» **Exercise task a**:
Answer these questions about the article on OpenAccess at AMD, marking each answer (i), (ii) or (iii) to match:
(i) How many transistors does the Opteron comprise?
(ii) How much data does it take to create one chip revision?
(iii) What key design principle is given for the cycle time of evaluating a design change?

OpenAccess: first impressions at AMD
Ward Vercruysse, Yuri Apanovich, Weiqing Guo
(09/05/2005 9:00 AM EDT)
Design teams are being squeezed from all sides. On the supply side, relentless process scaling enables bigger and more complex designs with multiple cores, wider and faster caches, deeper pipelines and smarter branch predictors.
But this progress comes at a cost. Nanometer manufacturing technologies are more susceptible to process variations with less ideal transistors and more complex metal stacks. Furthermore, critical design resources, such as timing, power and area, are now scarce; design margins continually shrink; and trade-offs involve more design variables. Refinements in manufacturing technology come more frequently, but linear scaling is increasingly less effective. Hence, substantial redesign is required more often.
Meanwhile, on the demand side, the market expects a continuation of Moore’s Law with smaller, faster and cheaper products available in more compressed delivery cycles. Market segments proliferate, demanding targeted solutions for each segment, and market demands change more rapidly.
In the processor business, for example, one has to meet the needs of high performance servers as well as thin and light mobile notebooks. In short, AMD’s design teams need to deliver more variants of more complex processors on less predictable silicon, on shorter notice, and in less time.
To illustrate the complexity of our current designs, here are some statistics of our core processor. The Opteron, shown in Figure 1, comprises over 200 million transistors. The physical representation of the 9 layers of metal requires 2 billion polygons. It takes 10 terabytes to create one chip revision, and tens of billions of simulation cycles and hundreds of thousands of useful CPU days per month to complete verification of a single version of the design.
The lure of OpenAccess
Addressing these design challenges requires highly flexible and efficient design environments. For the foreseeable future, our design environment will continue to be a mix of internal and commercial tools. Consequently, we prefer to work with industry standards, and we believe OpenAccess has critical mass and is an emerging standard.
The benefits of OpenAccess as an electronic design automation infrastructure have been well documented.1,2 As a database with an application programming interface (API), it eliminates the information loss that can occur with file translation and improves interoperability between tools. Regardless of whether or not OpenAccess becomes a formal industry standard, OpenAccess is attractive as a database and a data model for three reasons.
First, as designs become larger, we do want a database to meet today’s design challenges. Besides the opportunity it offers for better versioning and better multi-user and multi-site support, a database has become necessary to meet one of our key design principles: the cycle time for evaluating a design change should be proportional to the size of the change rather than the size of the design.
With ASCII files, there is really no good way to partition all of the design information. So we are left with two bad choices — opening and scanning large files to extract or change only a tiny bit of design information, or managing and opening a huge number of small files.
Secondly, because of deep submicron effects, combined with the need for more aggressive design margins, most tools need a broader variety of information. For instance, the IR tool can use logic and temporal relationships between signals to reduce IR drop pessimism, and the timing tool can use the results of IR drop analysis to reduce timing pessimism. Without a comprehensive data model, as we found out the hard way, it is easy to spend a lot of time, over and over again, re-assembling design views from various sources and dealing with name mappings and tool idiosyncrasies.

» **Exercise task b**: In the rows, reproduce only the lines between the one containing "1. Identify the other" and the one containing "[101,436,138,471]", inclusive. Keep the requests unchanged, but scale every bounding-box coordinate by 0.45 and round it to a whole number, with halves rounding up.

» **Materials provided**:
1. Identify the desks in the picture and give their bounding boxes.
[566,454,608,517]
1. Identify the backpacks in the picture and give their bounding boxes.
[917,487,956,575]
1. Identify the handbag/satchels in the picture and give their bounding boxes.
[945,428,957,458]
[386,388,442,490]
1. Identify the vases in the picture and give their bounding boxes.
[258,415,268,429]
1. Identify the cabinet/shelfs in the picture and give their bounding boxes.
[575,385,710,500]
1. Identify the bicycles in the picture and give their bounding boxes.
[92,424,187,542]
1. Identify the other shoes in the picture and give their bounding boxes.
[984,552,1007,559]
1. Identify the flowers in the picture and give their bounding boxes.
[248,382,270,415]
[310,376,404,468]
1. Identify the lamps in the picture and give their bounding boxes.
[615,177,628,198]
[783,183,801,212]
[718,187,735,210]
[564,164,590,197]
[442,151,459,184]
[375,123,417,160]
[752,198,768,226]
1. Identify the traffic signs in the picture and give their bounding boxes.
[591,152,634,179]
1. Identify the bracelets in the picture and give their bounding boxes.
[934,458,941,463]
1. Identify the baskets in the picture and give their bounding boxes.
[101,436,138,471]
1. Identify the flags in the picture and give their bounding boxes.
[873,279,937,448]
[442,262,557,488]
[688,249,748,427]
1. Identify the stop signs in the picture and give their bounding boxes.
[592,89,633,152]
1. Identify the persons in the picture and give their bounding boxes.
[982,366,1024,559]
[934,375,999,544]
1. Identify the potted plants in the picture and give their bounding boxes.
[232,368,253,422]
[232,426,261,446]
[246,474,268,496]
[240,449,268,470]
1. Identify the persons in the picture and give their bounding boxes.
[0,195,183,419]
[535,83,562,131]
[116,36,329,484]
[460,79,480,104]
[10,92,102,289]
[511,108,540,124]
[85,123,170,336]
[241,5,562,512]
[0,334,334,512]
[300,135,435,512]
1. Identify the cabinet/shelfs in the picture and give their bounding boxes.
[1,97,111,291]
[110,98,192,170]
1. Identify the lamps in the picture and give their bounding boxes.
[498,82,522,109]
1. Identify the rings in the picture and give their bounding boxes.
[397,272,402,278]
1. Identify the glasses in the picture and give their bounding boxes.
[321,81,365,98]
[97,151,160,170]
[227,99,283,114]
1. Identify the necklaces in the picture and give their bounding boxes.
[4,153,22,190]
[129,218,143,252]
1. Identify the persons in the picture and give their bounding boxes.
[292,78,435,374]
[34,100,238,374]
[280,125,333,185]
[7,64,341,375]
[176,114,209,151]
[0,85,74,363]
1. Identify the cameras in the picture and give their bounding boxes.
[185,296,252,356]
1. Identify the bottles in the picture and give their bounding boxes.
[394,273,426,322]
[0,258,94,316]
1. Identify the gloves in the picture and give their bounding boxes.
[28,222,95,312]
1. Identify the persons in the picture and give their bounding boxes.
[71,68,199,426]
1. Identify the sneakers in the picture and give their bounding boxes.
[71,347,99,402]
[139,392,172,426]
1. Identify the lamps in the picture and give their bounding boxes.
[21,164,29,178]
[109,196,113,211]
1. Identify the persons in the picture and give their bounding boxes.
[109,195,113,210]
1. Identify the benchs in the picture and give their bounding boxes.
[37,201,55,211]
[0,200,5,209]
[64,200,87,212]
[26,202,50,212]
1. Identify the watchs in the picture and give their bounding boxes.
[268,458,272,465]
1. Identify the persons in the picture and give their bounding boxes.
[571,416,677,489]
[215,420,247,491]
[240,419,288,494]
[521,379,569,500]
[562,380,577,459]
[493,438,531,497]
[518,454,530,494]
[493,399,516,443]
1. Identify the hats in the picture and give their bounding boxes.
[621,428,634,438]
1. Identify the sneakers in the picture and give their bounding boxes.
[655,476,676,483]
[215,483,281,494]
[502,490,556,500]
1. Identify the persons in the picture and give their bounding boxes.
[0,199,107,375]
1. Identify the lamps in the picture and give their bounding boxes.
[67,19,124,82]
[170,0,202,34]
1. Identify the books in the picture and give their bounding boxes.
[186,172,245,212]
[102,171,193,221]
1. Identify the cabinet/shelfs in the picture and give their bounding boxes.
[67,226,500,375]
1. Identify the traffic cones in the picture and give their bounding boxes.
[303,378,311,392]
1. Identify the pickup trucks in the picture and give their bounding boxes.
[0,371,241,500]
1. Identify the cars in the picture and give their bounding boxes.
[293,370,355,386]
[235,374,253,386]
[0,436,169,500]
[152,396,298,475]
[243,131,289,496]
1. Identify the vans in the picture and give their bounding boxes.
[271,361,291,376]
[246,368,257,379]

» **Task answer a**:
(i) Over 200 million.
(ii) 10 terabytes.
(iii) The cycle time should be proportional to the size of the change rather than the size of the design.

» **Task answer b**:
1. Identify the other shoes in the picture and give their bounding boxes.
[443,248,453,252]
1. Identify the flowers in the picture and give their bounding boxes.
[112,172,122,187]
[140,169,182,211]
1. Identify the lamps in the picture and give their bounding boxes.
[277,80,283,89]
[352,82,360,95]
[323,84,331,95]
[254,74,266,89]
[199,68,207,83]
[169,55,188,72]
[338,89,346,102]
1. Identify the traffic signs in the picture and give their bounding boxes.
[266,68,285,81]
1. Identify the bracelets in the picture and give their bounding boxes.
[420,206,423,208]
1. Identify the baskets in the picture and give their bounding boxes.
[45,196,62,212]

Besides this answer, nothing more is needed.